Back to Column space

We look for an approximation only when \(\mathbf{y}\) does not lie in the column space of \(\mathbf{X}\). So, first, we see what the column space is:

\[ \begin{equation*} \mathcal{R} (\mathbf{X} )=\text{span}\left(\left\{\begin{bmatrix} 2\\ 1 \end{bmatrix}\right\}\right) \end{equation*} \]

The second column of \(\mathbf{X}\) is just three times the first column. The rank of the matrix is \(1\). The column space of \(\mathbf{X}\) is a one-dimensional subspace of \(\mathbb{R}^{2}\) . Geometrically, what does this mean?

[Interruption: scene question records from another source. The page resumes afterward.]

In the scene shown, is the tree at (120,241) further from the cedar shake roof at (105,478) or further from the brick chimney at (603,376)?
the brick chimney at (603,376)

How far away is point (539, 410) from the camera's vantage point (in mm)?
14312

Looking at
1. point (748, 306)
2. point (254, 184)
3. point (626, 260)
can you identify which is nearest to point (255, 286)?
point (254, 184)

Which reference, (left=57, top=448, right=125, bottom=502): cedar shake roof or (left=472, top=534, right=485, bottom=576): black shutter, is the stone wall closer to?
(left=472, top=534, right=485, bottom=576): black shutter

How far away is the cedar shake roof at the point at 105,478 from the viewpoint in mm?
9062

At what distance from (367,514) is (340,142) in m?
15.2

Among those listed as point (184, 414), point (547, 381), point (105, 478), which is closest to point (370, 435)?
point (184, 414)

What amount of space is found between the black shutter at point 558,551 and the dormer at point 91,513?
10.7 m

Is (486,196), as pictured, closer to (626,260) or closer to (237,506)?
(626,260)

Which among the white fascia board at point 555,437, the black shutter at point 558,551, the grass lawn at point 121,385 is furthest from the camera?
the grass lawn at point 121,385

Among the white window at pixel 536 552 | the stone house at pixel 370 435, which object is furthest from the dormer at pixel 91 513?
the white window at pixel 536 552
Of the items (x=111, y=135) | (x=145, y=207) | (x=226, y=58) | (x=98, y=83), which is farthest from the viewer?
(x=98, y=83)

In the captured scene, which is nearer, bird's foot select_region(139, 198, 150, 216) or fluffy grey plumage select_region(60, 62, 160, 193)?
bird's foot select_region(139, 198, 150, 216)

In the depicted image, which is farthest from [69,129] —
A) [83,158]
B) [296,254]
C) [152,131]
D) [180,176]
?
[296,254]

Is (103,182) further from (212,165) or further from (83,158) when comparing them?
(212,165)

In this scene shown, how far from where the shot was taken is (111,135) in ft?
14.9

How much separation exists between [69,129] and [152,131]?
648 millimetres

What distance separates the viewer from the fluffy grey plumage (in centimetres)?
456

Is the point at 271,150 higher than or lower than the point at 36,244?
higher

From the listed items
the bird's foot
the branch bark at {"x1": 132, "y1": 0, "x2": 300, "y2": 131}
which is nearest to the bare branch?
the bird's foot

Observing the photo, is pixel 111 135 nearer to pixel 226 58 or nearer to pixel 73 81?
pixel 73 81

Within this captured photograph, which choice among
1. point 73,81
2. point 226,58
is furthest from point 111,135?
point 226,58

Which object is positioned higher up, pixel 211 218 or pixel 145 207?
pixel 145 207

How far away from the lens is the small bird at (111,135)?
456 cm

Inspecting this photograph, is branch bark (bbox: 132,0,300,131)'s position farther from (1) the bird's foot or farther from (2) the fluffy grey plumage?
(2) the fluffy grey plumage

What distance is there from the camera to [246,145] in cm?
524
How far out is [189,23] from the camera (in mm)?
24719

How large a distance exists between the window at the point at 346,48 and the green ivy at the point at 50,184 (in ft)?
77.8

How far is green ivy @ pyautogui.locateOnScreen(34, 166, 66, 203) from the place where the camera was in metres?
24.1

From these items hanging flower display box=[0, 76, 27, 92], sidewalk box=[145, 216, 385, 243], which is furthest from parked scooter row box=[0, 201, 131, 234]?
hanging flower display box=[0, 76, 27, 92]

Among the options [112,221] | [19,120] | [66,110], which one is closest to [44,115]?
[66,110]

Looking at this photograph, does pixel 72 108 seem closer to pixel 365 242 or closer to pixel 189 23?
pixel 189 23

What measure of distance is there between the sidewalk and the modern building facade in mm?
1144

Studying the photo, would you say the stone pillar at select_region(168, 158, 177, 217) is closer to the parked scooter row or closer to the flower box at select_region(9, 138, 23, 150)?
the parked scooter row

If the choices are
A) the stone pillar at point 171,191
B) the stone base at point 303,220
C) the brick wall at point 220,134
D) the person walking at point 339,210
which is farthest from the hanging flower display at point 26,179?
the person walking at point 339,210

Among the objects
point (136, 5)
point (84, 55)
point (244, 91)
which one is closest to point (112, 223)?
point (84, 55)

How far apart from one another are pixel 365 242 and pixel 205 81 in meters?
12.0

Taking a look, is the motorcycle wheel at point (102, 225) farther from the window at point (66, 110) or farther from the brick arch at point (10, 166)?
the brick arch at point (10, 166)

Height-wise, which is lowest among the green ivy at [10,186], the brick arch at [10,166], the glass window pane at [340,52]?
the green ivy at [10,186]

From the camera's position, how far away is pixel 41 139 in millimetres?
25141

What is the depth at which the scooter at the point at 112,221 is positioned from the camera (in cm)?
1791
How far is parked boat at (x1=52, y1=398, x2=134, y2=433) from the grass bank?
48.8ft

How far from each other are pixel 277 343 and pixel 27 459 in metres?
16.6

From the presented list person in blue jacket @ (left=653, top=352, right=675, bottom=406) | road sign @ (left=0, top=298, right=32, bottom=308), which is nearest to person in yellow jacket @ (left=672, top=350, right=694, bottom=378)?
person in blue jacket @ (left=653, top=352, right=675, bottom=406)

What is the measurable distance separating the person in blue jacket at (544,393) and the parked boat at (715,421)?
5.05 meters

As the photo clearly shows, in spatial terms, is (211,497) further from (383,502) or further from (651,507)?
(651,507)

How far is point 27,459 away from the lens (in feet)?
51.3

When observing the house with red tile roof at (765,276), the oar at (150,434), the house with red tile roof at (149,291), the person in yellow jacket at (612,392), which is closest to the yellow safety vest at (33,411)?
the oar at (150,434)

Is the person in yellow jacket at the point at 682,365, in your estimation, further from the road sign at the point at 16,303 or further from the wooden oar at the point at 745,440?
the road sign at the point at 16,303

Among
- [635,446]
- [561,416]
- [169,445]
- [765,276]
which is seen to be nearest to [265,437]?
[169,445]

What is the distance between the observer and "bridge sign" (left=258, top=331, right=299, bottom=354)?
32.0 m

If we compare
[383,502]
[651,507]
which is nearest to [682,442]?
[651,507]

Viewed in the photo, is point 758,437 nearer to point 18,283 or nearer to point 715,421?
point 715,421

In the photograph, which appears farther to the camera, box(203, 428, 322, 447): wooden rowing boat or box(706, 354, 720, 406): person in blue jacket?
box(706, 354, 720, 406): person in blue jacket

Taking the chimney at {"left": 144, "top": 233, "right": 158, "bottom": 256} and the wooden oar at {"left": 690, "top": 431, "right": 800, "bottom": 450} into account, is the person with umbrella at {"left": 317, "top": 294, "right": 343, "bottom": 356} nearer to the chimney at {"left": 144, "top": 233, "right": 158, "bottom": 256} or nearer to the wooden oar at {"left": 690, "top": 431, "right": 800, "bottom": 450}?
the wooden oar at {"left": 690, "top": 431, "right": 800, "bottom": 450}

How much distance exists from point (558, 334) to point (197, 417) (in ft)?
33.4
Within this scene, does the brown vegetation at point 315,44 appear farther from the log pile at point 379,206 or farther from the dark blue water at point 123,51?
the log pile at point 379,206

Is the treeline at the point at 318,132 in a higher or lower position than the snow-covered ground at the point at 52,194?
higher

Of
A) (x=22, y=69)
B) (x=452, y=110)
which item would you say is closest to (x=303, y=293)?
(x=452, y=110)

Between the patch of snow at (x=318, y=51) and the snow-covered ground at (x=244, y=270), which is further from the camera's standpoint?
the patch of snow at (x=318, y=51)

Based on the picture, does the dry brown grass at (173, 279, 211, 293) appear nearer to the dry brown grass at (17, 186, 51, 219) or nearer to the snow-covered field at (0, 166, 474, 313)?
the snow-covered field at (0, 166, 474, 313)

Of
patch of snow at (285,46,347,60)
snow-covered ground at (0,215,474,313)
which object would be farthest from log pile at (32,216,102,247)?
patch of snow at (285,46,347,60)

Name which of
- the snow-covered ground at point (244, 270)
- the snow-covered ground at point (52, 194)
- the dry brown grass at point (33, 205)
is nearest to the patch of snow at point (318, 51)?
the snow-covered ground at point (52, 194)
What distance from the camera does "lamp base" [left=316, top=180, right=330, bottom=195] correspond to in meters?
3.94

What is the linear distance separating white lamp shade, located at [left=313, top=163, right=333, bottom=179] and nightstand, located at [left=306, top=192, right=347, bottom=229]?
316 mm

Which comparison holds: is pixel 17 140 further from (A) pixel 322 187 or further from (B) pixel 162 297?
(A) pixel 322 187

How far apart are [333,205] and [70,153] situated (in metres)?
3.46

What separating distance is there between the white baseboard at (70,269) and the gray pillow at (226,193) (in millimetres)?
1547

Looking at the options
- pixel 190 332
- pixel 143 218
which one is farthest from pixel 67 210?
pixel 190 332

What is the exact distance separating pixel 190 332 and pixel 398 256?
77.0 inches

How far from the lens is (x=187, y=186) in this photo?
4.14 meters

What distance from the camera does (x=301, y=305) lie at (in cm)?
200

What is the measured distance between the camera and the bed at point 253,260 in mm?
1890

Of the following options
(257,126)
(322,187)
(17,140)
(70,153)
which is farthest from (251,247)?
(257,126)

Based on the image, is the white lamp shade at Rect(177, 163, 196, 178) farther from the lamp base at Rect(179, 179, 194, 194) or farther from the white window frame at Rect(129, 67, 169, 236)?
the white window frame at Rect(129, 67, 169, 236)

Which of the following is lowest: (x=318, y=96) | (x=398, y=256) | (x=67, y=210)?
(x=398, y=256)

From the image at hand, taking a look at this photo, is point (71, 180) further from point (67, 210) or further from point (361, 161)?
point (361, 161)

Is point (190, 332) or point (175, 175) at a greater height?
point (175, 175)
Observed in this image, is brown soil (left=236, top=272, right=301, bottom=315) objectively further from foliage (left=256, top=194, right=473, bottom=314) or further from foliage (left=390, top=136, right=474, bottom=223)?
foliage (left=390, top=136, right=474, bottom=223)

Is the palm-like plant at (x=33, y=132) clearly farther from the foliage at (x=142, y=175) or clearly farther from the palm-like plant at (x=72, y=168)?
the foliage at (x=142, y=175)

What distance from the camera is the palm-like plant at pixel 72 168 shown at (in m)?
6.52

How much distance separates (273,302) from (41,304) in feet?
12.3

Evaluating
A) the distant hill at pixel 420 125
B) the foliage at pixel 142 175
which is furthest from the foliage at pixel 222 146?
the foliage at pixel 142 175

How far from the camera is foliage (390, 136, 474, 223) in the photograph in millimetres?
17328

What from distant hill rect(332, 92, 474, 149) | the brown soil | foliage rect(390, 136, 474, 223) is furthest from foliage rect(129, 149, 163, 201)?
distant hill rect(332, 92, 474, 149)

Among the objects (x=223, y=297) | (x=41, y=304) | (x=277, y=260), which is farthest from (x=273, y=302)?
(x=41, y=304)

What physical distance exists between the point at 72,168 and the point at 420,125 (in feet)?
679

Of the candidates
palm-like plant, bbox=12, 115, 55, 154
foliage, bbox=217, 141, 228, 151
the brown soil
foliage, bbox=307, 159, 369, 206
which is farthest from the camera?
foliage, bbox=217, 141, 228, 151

The column space is a line passing through the origin and the point \((2,1)\). Clearly, the vector \(\mathbf{y}\) does not lie in the column space of \(\mathbf{X}\). So, we are justified in looking for an approximation.

Projections: 2-dimensions

The key idea to remember is that the approximation is going to lie in the column space of \(\mathbf{X}\). What vector in \(\mathcal{R} (\mathbf{X} )\) is closest to to \(\mathbf{y}\)? Even before going there, what do we mean by closest? Recall that the Euclidean distance between the two vectors is our measure of distance. In our 2D case, this is nothing but the distance between the point \(\mathbf{y}\) and some point on the line \(\mathcal{R} (\mathbf{X} )\). The point on the line which is going to have the shortest distance is the projection of \(\mathbf{y}\) onto the line! Why is that the case? Among all line segments from a point to a line, the perpendicular to it is the shortest.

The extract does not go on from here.